- Episode no.: Season 1 Episode 17
- Directed by: Jay Chandrasekhar
- Written by: Barbie Feldman Adler
- Cinematography by: Greg Harrington
- Editing by: Lee Haxall
- Production code: 1AJD16
- Original air date: March 17, 2004
- Running time: 22 minutes

Guest appearances
- Julia Louis-Dreyfus as Maggie Lizer; James Lipton as Warden Stefan Gentles; Amy Poehler as Wife of Gob; Jane Lynch as Cindi Lightballoon; Henry Winkler as Barry Zuckerkorn;

Episode chronology
| ← Previous "Missing Kitty" | Next → "Justice Is Blind" |
- Arrested Development season 1

= Altar Egos (Arrested Development) =

"Altar Egos" is the seventeenth episode (Note: The episode is listed as the seventeenth episode of the season on the DVD collection, but originally aired as the sixteenth episode.) of the first season of the American television satirical sitcom Arrested Development. It was written by producer Barbie Feldman Adler and directed by Jay Chandrasekhar. It originally aired on Fox on March 17, 2004, and was the highest watched episode of the series, with 9.62 million viewers.

The series, narrated by Ron Howard, follows the Bluths, a formerly wealthy, dysfunctional family, who made their money from property development. The Bluth family consists of Michael, his twin sister Lindsay, his older brother Gob, his younger brother Buster, their mother Lucille and father George Sr., Michael's son George Michael, and Lindsay and her husband Tobias' daughter Maeby.
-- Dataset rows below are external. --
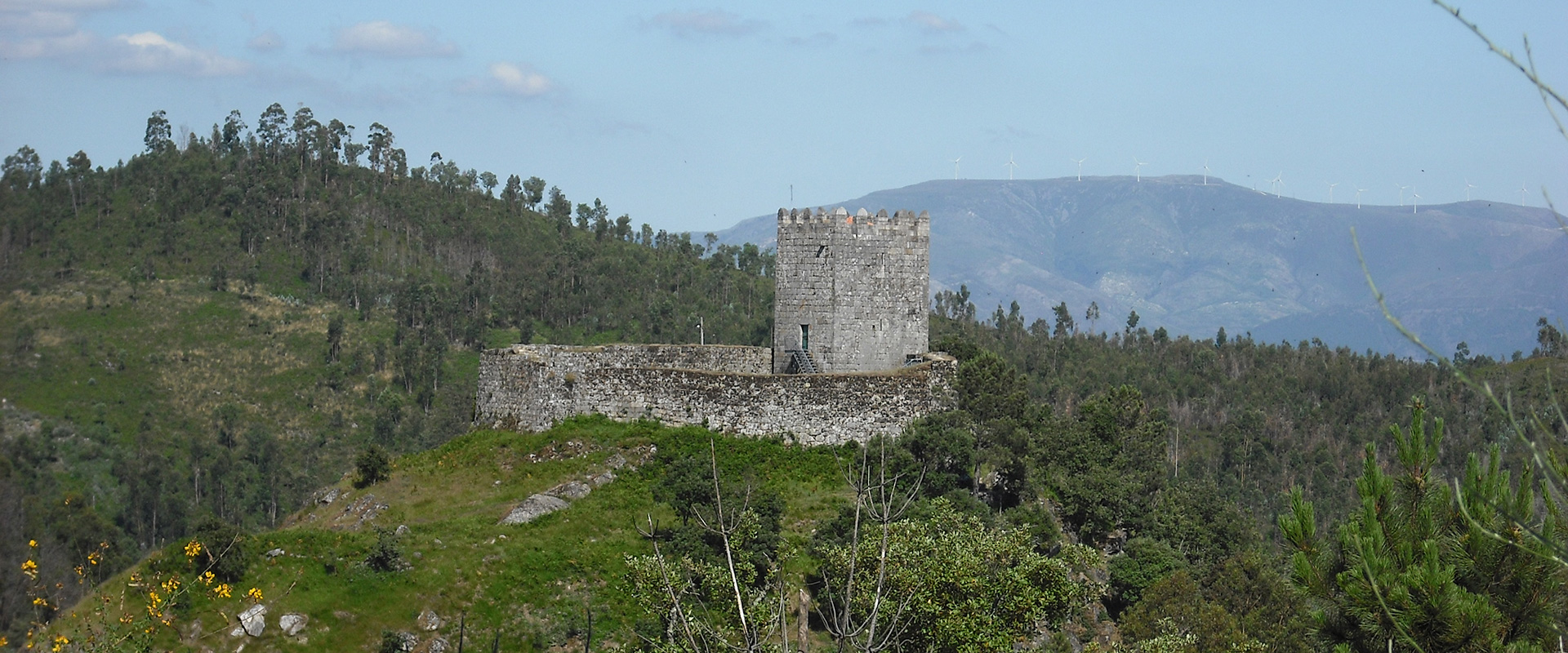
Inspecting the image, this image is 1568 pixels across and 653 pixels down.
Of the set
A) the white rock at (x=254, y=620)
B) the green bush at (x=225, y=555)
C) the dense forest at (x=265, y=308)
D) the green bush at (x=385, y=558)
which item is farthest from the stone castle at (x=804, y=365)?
the dense forest at (x=265, y=308)

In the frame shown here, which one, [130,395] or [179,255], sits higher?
[179,255]

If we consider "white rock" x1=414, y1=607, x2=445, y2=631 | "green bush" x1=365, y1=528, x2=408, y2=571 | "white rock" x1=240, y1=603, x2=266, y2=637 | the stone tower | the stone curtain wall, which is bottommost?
"white rock" x1=414, y1=607, x2=445, y2=631

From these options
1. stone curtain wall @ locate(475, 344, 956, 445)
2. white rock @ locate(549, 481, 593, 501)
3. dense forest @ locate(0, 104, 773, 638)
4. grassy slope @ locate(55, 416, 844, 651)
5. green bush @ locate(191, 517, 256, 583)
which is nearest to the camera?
green bush @ locate(191, 517, 256, 583)

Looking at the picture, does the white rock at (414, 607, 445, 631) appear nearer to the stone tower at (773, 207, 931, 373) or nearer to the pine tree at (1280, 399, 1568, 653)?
the stone tower at (773, 207, 931, 373)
In the episode, Michael has a deceitful one-night stand with Maggie, a blind prosecutor who is arguing against his father, while Gob marries a woman (Will Arnett's then-wife Amy Poehler) he has just met, and George Sr. uses an undercover FBI agent who has fallen for him for information on the case.

== Plot ==
Michael and the family gather to discuss George Sr.'s upcoming trial. Lawyer Barry Zuckerkorn reveals that they have received a plea offer, which Lucille, speaking for George Sr., wants to accept. Cindi Lightballoon, an undercover FBI agent, falls in love with George Sr. Lindsay receives a letter from Maeby's school saying that her daughter is failing, so she and Tobias hire George Michael to tutor Maeby.

Michael sits down to read the plea, but Gob suggests he have a one-night stand with a lawyer instead. As Michael reads the plea, Maggie Lizer bumps into him, and he introduces himself as "Chareth Cutestory," a maritime lawyer, eventually going home with Maggie. The following morning, Michael realizes that Maggie is blind. George Sr. presses Cindi for information about his case. Lucille catches him and storms away. When Michael comes home, Gob tells him that he has gotten married during a series of escalating dares.

Michael has a second date with Maggie. George Sr. is approached by Cindi, who tells him she knows for a fact he will be set free. It is then revealed, however, that she understood George Sr.'s statement "faith is a fact" as a philosophical assertion, when it was simply a speech error; he meant to say "faith is a facet". At the high school, Maeby pays George Michael to do an essay for her then runs off. George Michael then attends the fundraiser for "Surely Fünke," where he discovers that Maeby has been collecting charity money by posing as a dying girl in a wheelchair. At the courthouse, Michael meets up with his family, but neither he nor Barry have read the plea deal. George Sr. decides to take the plea even though no one has read it, and the hearing gets underway. Maggie is the prosecutor. Michael later visits Maggie, and she hands him the Bluth case file so he can advise her about it.

== Production ==
"Altar Egos" was directed by Jay Chandrasekhar and written by producer Barbie Feldman Adler. It was Chandrasekhar's third directing credit and Feldman Adler's second writing credit. It was the sixteenth episode of the season to be filmed after the pilot, and the fourth of Fox's second episode order for the season.

== Reception ==

=== Viewers ===
In the United States, the episode was watched by 9.62 million viewers on its original broadcast, an all time high for the series, and an increase of over 4 million viewers from the previously aired episode, "Staff Infection".

=== Critical reception ===
The A.V. Club writer Noel Murray praised the episode and its follow up, "Justice Is Blind", saying "they're a prime example of how [Arrested Development]'s writers, cast and crew can sustain an intricate, comedically fertile, largely self-contained story for longer than just 22 minutes." In 2019, Brian Tallerico from Vulture ranked the episode as the 15th best of the whole series, saying it "serves up hysterical performances and characteristically ridiculous plots".